Here is a curated directory layout explaining the core logic files:
- π
flight_backend_project/- π main.py: FastAPI application initialization, exception handlers, and lifespan handlers.
- π api.py: Flight search and seat reservation routes.
- π auth_api.py: User registration, login, logout, and token refresh endpoints.
- π services.py: Central core service layer (Lua scripts execution, Cache-aside logic, compensating rollback, background timeout cancellation).

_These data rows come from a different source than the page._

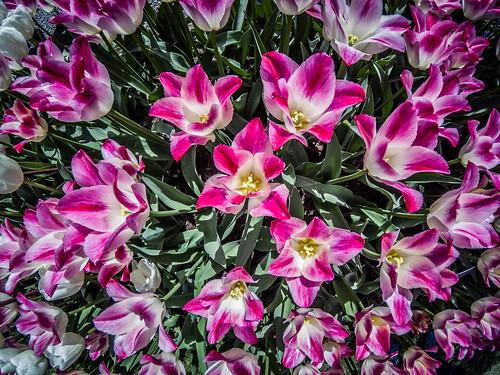 Skagit Valley Tulips-180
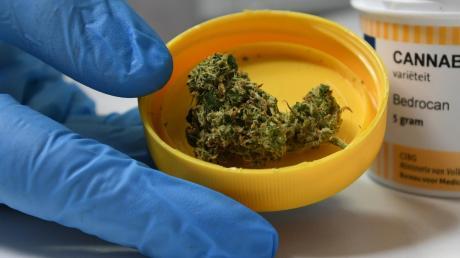 Etwas Cannabis fand die Polizei bei drei Jugendlichen in Steinheim.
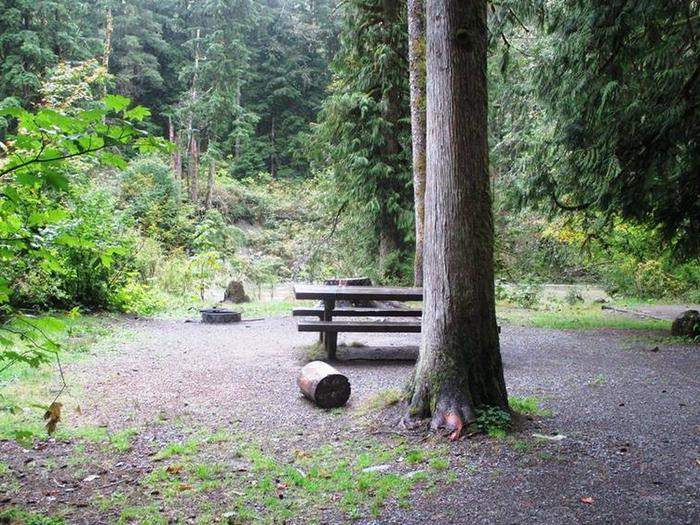 Turlo CampgroundSite 15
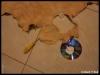 davidtribal-bricolage-dsc08306-800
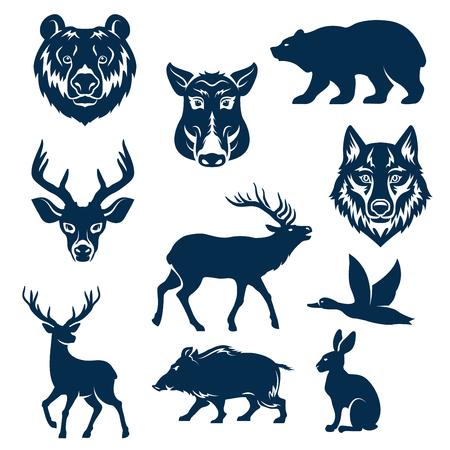 야생 동물과 사냥을위한 조류의 벡터 아이콘 스톡 콘텐츠 - 77600661
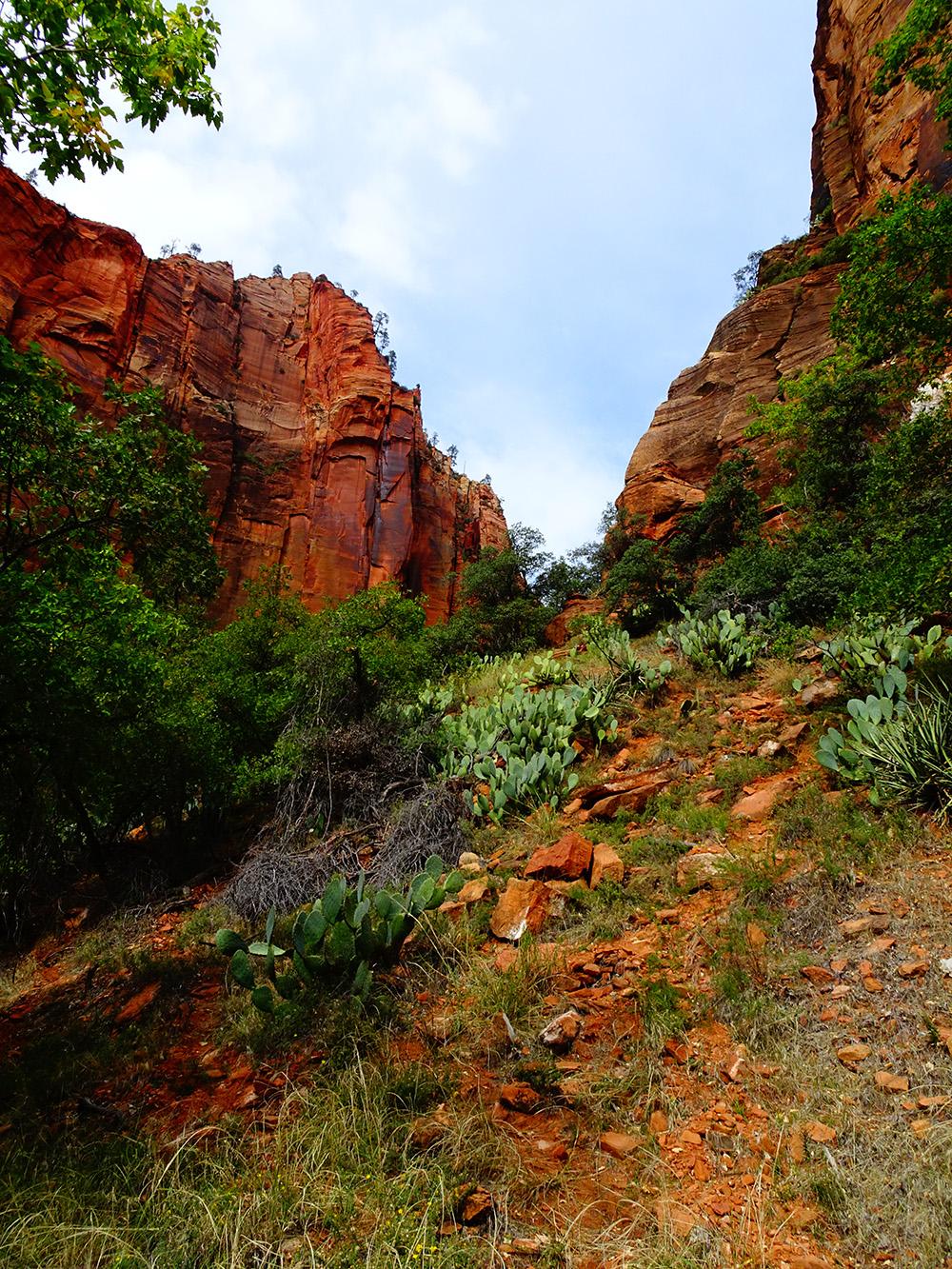 Het kleurrijke natuurpark Zion National Park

- π models.py: SQLAlchemy models (users, flights, seats, orders) and Pydantic schemas.
- π auth.py: Password hashing (bcrypt) and JWT encode/decode helper functions.
- π database.py: Asynchronous DB engines, session makers, Redis clients, and environment settings.
- π seed.py: Mock database seeder initializing flights and seats for test purposes.
- π stress_test.py: Concurrent request simulation verifying zero-overselling.
- π
tests/- π test_auth.py: Integration tests validating user sign-up, dual-token generation, refresh, and logout.
- π test_services.py: Unit tests for flight queries, Lua locking mechanism, and timeout cancellations.
| Method | Endpoint | Description | Auth Required |
|---|---|---|---|
| POST | /api/v1/auth/register |
Register a new user account | None |
| POST | /api/v1/auth/login |
Authenticate and return Access + Refresh Token | None |
| POST | /api/v1/auth/logout |
Revoke user session and delete Refresh Token from Redis | Refresh Token |
| POST | /api/v1/auth/refresh |
Reissue Access Token using a valid Refresh Token | None |
| GET | /api/v1/flights |
Search flights (Utilizes Cache-Aside, return cache status header) | None |
| POST | /api/v1/orders/reserve |
Reserve seat atomically (Returns order details, schedules timeout) | JWT Access Token |
- Docker & Docker Compose
- Python 3.12+
Spin up the database and cache in the background:
docker-compose up -dCopy the template and adjust secrets if needed:
cp .env.example .envCreate a virtual environment and install backend requirements:
python3 -m venv venv
source venv/bin/activate
pip install -r requirements.txtSeed a test flight with 30 seats, initialize seat grids in Redis, and spin up the development server:
python seed.py
uvicorn main:app --host 0.0.0.0 --port 8080 --reload- Interactive API Docs:
http://localhost:8080/docs
Exhaustive unit and integration tests covering the security layer and transaction rollbacks:
pytest -vTo prove that the Lua engine guarantees zero-overselling under high concurrent pressure:
- Running the custom stress test script:
python stress_test.py
- What this script does:
- Registers a test user and logs in to retrieve a JWT Access Token.
- Spawns 30 concurrent async workers requesting the exact same seat code (
12A) on flightAA100at the exact same millisecond.
- Expected Terminal Output:
Starting stress test... [Worker 1] Status: 201 - Reservation Success (Order Created) [Worker 2] Status: 409 - Seat is already reserved or unavailable. [Worker 3] Status: 409 - Seat is already reserved or unavailable. ... [Worker 30] Status: 409 - Seat is already reserved or unavailable. Summary: 1 success, 29 failed (conflict). Overselling prevented successfully!